• **Work request A**
In the post about the Wall Street Journal interview, at which restaurant did the writer meet Alec and Ralph?
• **Work request B**
Please pick up the post about the Wall Street Journal interview after its final sentence and carry it on.

• **Extracted text**

------------------------------

This week featured my debut in the Wall Street Journal! I've never been mentioned in that paper before, probably due to my standing on Wall Street itself. (I'm a horrific credit risk.) Nonetheless, one of Disaster!'s investors, Alec Stais, is a reader of Ralph Gardner's columns and invited him to the show. Ralph came and then told us he wanted to write a feature about Disaster! So exciting! We did a long phone interview, and then he asked to meet us for a live interview. Well, here's where the problems began. We met around 6 PM and I was nervous that we'd talk for a while and I'd barely make half-hour call for the show, so I got decided to get into some of my costume early... the white t-shirt I wear underneath my maroon turtleneck and tweed blazer.
I don't know why I thought having that one item of clothing would radically speed up the process of getting into costume later on, but nonetheless I put on my t-shirt right after the Judy Gold put-in rehearsal and then met Alec and Ralph at Obao, a nearby restaurant. When I walked in, they introduced me to the photographer who would be taking pictures for the article. Photographer? I was not dressed for photos! If I took off my coat, the photo would have me in a Hanes t-shirt that made me look like a vaguely out-of-shape Stanley Kowalski.
The photog asked us to sit at the bar while he took photos, so I decided to cover up my A Streetcar Named Desire look and keep my winter coat on. But since it's bizarre to be sitting casually at the bar in a high-necked winter coat, I unbuttoned it. But I also kept my scarf wrapped around me, hopefully covering my t-shirt's Loni Anderson plunging neckline. I finally saw the photo when the article came out, and let's just say that my blouse is the least of my worries. Remember the Madonna song where she rapped, "Bette Davis gave good face?" Well, I give "mugging Jew face." Alec looks fantastic, and I look like someone who could co-star in Side Show opposite Fran Lebowitz. I sent the photo of me to Andrea Martin and told her that it highlights by gradual transformation into Fran Lebowitz. She wrote back "I wouldn't say gradual. Full blown." True 'dat. Here's the article.

------------------------------

• **Stored items**
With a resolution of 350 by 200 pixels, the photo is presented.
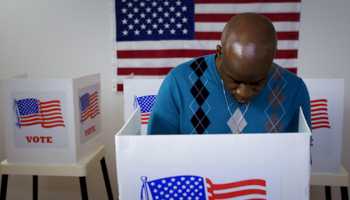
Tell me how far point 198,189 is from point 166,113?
0.30 meters

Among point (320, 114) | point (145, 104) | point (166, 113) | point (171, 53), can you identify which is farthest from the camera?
point (171, 53)

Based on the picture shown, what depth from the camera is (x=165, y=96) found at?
917mm

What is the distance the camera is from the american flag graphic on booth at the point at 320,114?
1478 millimetres

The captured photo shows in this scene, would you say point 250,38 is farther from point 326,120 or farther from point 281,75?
point 326,120

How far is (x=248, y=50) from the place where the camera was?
0.73 meters

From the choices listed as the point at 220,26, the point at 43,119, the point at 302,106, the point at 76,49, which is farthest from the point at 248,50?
the point at 76,49

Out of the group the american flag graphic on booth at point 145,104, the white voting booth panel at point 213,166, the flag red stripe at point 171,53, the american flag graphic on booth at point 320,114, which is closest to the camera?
the white voting booth panel at point 213,166

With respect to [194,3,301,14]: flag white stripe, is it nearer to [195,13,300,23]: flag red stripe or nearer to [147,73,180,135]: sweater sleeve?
[195,13,300,23]: flag red stripe

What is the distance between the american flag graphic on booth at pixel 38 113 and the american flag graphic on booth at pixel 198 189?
40.5 inches

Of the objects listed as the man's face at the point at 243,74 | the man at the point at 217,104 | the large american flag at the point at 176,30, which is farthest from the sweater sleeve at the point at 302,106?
the large american flag at the point at 176,30

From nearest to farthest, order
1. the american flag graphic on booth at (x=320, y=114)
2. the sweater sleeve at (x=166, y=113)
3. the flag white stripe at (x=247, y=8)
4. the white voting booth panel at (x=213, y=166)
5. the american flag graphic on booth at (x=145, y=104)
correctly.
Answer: the white voting booth panel at (x=213, y=166)
the sweater sleeve at (x=166, y=113)
the american flag graphic on booth at (x=320, y=114)
the american flag graphic on booth at (x=145, y=104)
the flag white stripe at (x=247, y=8)

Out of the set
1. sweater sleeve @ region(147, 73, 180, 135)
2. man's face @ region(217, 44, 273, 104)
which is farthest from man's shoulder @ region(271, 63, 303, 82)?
sweater sleeve @ region(147, 73, 180, 135)

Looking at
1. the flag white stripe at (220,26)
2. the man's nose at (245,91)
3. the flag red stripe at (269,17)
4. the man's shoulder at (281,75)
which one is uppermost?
the flag red stripe at (269,17)

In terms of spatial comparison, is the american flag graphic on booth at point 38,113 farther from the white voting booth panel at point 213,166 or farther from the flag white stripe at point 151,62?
the white voting booth panel at point 213,166
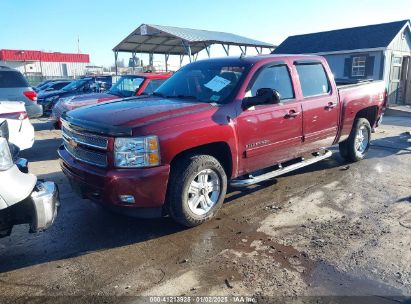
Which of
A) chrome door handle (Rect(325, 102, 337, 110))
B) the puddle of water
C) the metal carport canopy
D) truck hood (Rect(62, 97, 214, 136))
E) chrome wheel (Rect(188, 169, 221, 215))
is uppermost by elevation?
the metal carport canopy

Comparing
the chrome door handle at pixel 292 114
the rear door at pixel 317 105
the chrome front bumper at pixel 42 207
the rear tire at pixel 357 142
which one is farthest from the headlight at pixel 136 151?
the rear tire at pixel 357 142

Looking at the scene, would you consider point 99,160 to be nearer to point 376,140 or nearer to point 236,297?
point 236,297

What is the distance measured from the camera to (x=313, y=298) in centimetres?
300

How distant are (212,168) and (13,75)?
7.93m

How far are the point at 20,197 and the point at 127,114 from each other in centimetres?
156

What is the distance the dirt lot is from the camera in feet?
10.4

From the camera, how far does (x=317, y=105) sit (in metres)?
5.64

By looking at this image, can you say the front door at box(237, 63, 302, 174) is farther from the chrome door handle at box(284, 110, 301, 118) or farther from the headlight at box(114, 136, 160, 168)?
the headlight at box(114, 136, 160, 168)

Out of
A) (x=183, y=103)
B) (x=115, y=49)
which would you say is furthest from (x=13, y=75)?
(x=115, y=49)

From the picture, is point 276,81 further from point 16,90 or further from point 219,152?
point 16,90

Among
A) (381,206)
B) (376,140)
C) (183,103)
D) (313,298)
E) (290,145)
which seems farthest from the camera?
(376,140)

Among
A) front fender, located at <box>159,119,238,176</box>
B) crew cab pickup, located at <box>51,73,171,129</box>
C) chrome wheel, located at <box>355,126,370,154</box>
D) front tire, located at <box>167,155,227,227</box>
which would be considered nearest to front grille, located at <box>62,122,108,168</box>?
front fender, located at <box>159,119,238,176</box>

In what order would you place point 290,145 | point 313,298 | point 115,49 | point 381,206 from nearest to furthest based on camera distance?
1. point 313,298
2. point 381,206
3. point 290,145
4. point 115,49

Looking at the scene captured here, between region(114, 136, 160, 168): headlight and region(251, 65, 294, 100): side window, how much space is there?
66.5 inches
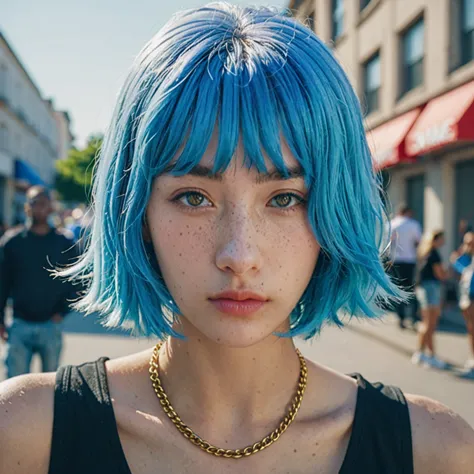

------------------------------

• **Task result A**
Obao, a nearby restaurant.

• **Task result B**
My SiriusXM show, "Seth Speaks," had a fun combination of people. Right now, James and I are suddenly very into doing cardio because we watch TV on our phones at the gym and Hulu PLUS now carries all the "Amazing Race" seasons. OMG! We're obsessed! I had Tom and Terry, a team from Season 10 that I met when Rosie O'Donnell invited them to come on the Family Cruise years ago. We never saw their season until recently and I had to chat with them! They told us that when you're chosen for the race, you can only tell three people, maximum! You sign a contract that if you tell anyone else or if you give anyone information about the race, you're liable for millions of dollars. So, everyone at their jobs didn't know why they were missing for three weeks. Tom's co-workers thought he was adopting a baby and Terry's co-workers thought he was having surgery. What kind of surgery? A sex change. Isn't that everyone's first guess when they think of a medical procedure?
Anyhoo, their season is so fantastic. And so hard! Turns out, the seaons before featured the "Family Edition," which was a big dud. Because there were little kids on that show, the challenges were only difficult if you were a toddler. So the producers decided that the next season would be more like Survivor and have incredibly difficult challenges... but they didn't tell the participants! So Tom and Terry showed up ready to do typical "Amazing Race" challenges that are usually more on the tedious side rather than physically challenging, and instead they had to start the first episode by climbing the Great Wall Of China! Literally! It was a nachtmare!
Plus, Tom and Terry told me there are "Amazing Race" stalkers who run around the world trying to track down the teams in different countries, so the producers get actors who look like the teams to show up on episodes after a team has been eliminated to throw the stalkers off track. That way no one can figure out how long certain teams last in the show. So, after Tom and Terry were eliminated, there was a fake Tom and Terry lookalike team sent to the next city (Kuwait)! Tom's brother read a stalker blog that talked about Tom and Terry being in in the city after Vietnam so his family wasn't nervous watching the Vietnam episode. As a matter of fact, his Mom was so secure that her son would triumph in that episode that she scheduled a big, fat dinner party so she could watch it with all of her friends. Well, instead of Tom and Terry continuing with the race, the entire dinner party watched in horror as they were the last team to arrive. "Dessert?" Silence.